Dani González

Personal information
- Full name: Daniel González Flores
- Date of birth: 18 March 2002 (age 24)
- Place of birth: Albacete, Spain
- Height: 1.86 m (6 ft 1 in)
- Position: Forward

Youth career
- Albacete

Senior career*
- Years: Team / Apps / (Gls)
- 2021: Albacete B / 25 / (8)
- 2021–2024: Albacete / 24 / (4)
- 2023: → Atlético Madrid B (loan) / 18 / (6)
- 2023–2024: → Celta B (loan) / 20 / (1)
- 2024–2026: Osasuna B / 29 / (5)

= Dani González =

Spanish footballer

Daniel "Dani" González Flores (born 18 March 2002) is a Spanish footballer who plays as a forward.

==Club career==
González was born in Albacete, Castilla-La Mancha, and was an Albacete Balompié youth graduate. He made his senior debut with the reserves on 23 January 2021 by starting in a 0–0 Tercera División home draw against Club Atlético Ibañés, and scored his first goal on 21 February, but in a 3–1 away loss against Calvo Sotelo Puertollano CF.

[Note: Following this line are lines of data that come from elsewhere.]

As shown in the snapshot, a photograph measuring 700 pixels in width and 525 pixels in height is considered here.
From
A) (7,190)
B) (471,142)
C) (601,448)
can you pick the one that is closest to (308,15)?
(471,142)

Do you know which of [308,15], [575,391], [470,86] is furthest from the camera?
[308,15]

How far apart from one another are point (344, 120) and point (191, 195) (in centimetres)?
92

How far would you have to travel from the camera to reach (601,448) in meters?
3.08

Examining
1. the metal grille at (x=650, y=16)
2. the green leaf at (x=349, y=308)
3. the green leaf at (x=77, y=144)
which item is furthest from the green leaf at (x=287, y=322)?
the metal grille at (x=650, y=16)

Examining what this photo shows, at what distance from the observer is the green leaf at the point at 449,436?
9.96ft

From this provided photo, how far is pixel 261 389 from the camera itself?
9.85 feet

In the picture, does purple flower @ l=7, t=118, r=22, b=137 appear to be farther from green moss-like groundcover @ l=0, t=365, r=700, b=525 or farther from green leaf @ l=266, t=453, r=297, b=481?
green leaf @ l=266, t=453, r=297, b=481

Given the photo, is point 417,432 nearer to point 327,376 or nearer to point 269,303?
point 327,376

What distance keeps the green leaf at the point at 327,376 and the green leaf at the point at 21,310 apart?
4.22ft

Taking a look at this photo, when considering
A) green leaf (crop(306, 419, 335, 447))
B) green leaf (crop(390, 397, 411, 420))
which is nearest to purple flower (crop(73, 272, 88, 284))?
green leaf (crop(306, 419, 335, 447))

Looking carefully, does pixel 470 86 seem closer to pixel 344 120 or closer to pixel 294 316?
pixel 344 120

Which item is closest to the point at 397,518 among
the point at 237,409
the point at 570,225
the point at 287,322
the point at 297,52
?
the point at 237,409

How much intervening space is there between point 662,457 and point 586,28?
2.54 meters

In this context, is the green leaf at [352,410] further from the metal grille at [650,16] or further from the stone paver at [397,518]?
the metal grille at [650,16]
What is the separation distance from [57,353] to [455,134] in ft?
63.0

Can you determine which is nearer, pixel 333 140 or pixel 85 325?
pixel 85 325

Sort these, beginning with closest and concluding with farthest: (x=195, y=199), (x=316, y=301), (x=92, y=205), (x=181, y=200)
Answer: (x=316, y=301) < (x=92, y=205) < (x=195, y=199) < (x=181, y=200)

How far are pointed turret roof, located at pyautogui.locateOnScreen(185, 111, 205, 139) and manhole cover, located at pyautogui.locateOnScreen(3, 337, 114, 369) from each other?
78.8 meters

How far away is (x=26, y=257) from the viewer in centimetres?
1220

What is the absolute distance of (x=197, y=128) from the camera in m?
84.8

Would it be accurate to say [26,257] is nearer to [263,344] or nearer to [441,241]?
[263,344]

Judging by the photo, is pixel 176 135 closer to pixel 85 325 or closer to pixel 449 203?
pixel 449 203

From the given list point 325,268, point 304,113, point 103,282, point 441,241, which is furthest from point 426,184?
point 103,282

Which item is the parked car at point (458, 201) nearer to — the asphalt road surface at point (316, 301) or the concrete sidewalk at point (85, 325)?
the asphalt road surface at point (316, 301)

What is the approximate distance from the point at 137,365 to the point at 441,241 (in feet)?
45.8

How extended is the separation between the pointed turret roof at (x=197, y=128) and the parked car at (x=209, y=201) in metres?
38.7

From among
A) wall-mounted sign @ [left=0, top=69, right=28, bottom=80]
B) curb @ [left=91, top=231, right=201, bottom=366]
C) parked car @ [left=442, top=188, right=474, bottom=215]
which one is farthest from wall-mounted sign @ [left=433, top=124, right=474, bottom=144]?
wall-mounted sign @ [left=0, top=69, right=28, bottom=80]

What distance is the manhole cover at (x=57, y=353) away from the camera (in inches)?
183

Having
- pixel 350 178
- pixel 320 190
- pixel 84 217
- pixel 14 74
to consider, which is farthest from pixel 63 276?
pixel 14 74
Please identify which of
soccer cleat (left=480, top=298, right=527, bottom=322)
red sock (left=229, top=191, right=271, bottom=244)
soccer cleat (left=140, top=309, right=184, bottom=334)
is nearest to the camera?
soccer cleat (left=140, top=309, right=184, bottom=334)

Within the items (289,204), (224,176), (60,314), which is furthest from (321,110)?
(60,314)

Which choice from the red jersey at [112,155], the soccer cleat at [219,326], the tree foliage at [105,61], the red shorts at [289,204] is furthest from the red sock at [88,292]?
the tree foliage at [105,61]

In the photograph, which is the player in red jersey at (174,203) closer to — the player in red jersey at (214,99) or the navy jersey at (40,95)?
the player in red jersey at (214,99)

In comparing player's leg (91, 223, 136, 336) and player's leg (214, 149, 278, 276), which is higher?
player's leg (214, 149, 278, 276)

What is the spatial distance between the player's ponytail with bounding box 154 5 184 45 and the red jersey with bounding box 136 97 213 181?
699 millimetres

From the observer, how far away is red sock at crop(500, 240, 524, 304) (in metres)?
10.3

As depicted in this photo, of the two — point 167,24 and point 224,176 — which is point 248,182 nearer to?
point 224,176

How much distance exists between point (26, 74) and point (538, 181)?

González made his first team debut for Alba on 30 November 2021, coming on as a second-half substitute for Emiliano Gómez and scoring an extra time winner in a 2–1 home success over Racing de Ferrol, for the season's Copa del Rey. On 27 December, he renewed his contract until 2025.

González scored four times during the remainder of the campaign, as his side returned to Segunda División. On 1 September 2022, he was definitely promoted to the first team, being assigned the number 22 jersey.

González made his professional debut on 18 September 2022, replacing Lander Olaetxea late into a 1–0 home loss against SD Ponferradina. On 27 December, after just 21 minutes in five league matches into the season, he was loaned to Atlético Madrid B until June.

On 2 June 2023, González's loan with Atleti B was extended for a further year, but he moved to another reserve team on 1 September, after agreeing to a one-year loan deal with RC Celta Fortuna.

On 31 July 2024, González moved to another reserve team CA Osasuna B also in the third division, on a one-year contract.